Passage shown start
Before we jump into discussing a solution, could you please provide more info?

  • Are you doing online (live) or offline data processing?
  • Is it possible to pick the largest ndet and pad/retain/reuse input buffers of shape (ndet_max, len) with len from lens? This would cut the number of plans by a factor of 10 in your reproducer. The idea is you try to reuse the same plan with the largest batch size, pad the input, and truncated the output in the padded (batch) dimension.

Thanks very much for having a look.

Are you doing online (live) or offline data processing?

this is all offline (we process ~1 year of data at a time).

Is it possible to pick the largest ndet and pad/retain/reuse input buffers...

That's an interesting suggestion we might be able to do. We have freedom in how we group our data onto nodes (10K chunks in a run is common, usually split onto several compute nodes), but we have other pressures on how we organize things so it wouldn't be trivial.

I've got another thought which I'm going to test out. Except for the work areas, the plans themselves are tiny, so there's usually no need to evict any of them. Instead of keeping the plans ready to go, you could instead do something like have cupy malloc the work area when you call the fft and/or have an fft version where you pass in the work area as an extra argument. I think that should be fast (I'll let you know when I have a working version), and avoids a bunch of the thread/stream safety issues.

I tried out the assigning the work area at run-time, and couldn't tell a difference in speed. Since that worked, I tried one step further, which was to create the plans on the fly, and set the work area with cp.empty. For my size transforms, that only ran 0.5% slower than the pre-allocated setup. Honestly, if we had a flag that said "for arrays larger than X MB, compute the plan, and use cupy to malloc" for the plan cache, we'd have close-enough-to-ideal performance we'd be happy.

One important change (that nvidia told me I should have done from the beginning, but I hadn't read the cufft documentation closely enough) was that I switched the plan allocation. I had been calling cufftPlan1d, then setting auto_allocate to zero and nuking the workspace, but that means you allocate then free the work space. Instead, I switched to cufftCreate(plan), then called cufftSetAutoAllocation(plan,0) before calling cufftMakePlan1d (not cufftPlan1d). That avoids cuda ever making a work area, and sped up plan creation by a factor of 50.
Passage shown end
→ **What is required**
Answer these questions about the cuFFT plan thread above:
(a) Is the data processing online or offline, and how much data is processed at a time?
(b) How much slower than the pre-allocated setup did creating plans on the fly with cp.empty run?
(c) By what factor did switching to cufftCreate and cufftMakePlan1d speed up plan creation?
Stored data start
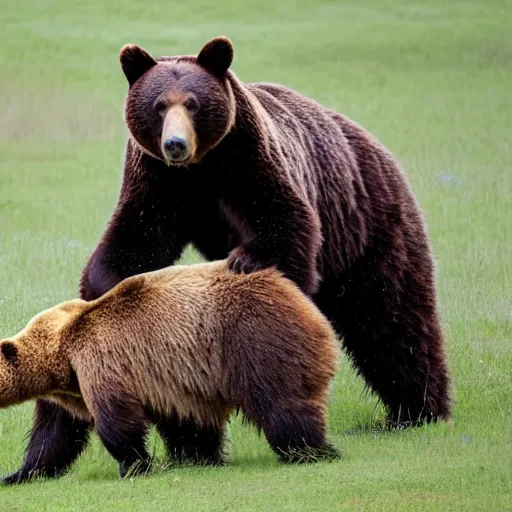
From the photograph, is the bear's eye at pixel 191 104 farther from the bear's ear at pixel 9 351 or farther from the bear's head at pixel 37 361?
the bear's ear at pixel 9 351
Stored data end
→ **Worked answer**
(a) It is offline, with about one year of data processed at a time.
(b) It ran 0.5% slower.
(c) It sped up plan creation by a factor of 50.